## What the exercise asks
Reproduce the data word for word, keeping every line complete.

## Data
-=-=-

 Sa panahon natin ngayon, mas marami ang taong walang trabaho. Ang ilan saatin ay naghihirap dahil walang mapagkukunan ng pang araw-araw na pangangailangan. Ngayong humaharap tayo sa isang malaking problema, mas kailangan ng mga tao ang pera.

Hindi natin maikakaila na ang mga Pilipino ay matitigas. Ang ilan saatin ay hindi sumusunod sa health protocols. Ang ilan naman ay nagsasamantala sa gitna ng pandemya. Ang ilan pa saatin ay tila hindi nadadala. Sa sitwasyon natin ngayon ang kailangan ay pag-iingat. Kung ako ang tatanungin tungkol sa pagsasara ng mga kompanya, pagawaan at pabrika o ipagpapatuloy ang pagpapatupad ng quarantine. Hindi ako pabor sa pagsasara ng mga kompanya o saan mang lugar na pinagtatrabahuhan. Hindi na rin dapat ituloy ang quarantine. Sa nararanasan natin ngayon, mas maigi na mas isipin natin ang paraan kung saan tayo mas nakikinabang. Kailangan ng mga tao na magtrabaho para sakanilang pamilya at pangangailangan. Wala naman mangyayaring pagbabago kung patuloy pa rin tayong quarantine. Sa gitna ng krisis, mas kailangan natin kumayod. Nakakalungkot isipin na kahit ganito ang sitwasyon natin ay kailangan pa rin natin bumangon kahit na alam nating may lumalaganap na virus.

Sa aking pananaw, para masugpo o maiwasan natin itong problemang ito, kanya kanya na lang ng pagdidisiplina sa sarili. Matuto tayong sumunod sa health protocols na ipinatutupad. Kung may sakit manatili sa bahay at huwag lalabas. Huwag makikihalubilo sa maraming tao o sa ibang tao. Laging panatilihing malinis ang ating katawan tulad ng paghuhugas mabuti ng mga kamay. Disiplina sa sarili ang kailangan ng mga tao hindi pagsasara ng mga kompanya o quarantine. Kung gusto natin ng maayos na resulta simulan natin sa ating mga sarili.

-=-=-

## Answer
 Sa panahon natin ngayon, mas marami ang taong walang trabaho. Ang ilan saatin ay naghihirap dahil walang mapagkukunan ng pang araw-araw na pangangailangan. Ngayong humaharap tayo sa isang malaking problema, mas kailangan ng mga tao ang pera.

Hindi natin maikakaila na ang mga Pilipino ay matitigas. Ang ilan saatin ay hindi sumusunod sa health protocols. Ang ilan naman ay nagsasamantala sa gitna ng pandemya. Ang ilan pa saatin ay tila hindi nadadala. Sa sitwasyon natin ngayon ang kailangan ay pag-iingat. Kung ako ang tatanungin tungkol sa pagsasara ng mga kompanya, pagawaan at pabrika o ipagpapatuloy ang pagpapatupad ng quarantine. Hindi ako pabor sa pagsasara ng mga kompanya o saan mang lugar na pinagtatrabahuhan. Hindi na rin dapat ituloy ang quarantine. Sa nararanasan natin ngayon, mas maigi na mas isipin natin ang paraan kung saan tayo mas nakikinabang. Kailangan ng mga tao na magtrabaho para sakanilang pamilya at pangangailangan. Wala naman mangyayaring pagbabago kung patuloy pa rin tayong quarantine. Sa gitna ng krisis, mas kailangan natin kumayod. Nakakalungkot isipin na kahit ganito ang sitwasyon natin ay kailangan pa rin natin bumangon kahit na alam nating may lumalaganap na virus.

Sa aking pananaw, para masugpo o maiwasan natin itong problemang ito, kanya kanya na lang ng pagdidisiplina sa sarili. Matuto tayong sumunod sa health protocols na ipinatutupad. Kung may sakit manatili sa bahay at huwag lalabas. Huwag makikihalubilo sa maraming tao o sa ibang tao. Laging panatilihing malinis ang ating katawan tulad ng paghuhugas mabuti ng mga kamay. Disiplina sa sarili ang kailangan ng mga tao hindi pagsasara ng mga kompanya o quarantine. Kung gusto natin ng maayos na resulta simulan natin sa ating mga sarili.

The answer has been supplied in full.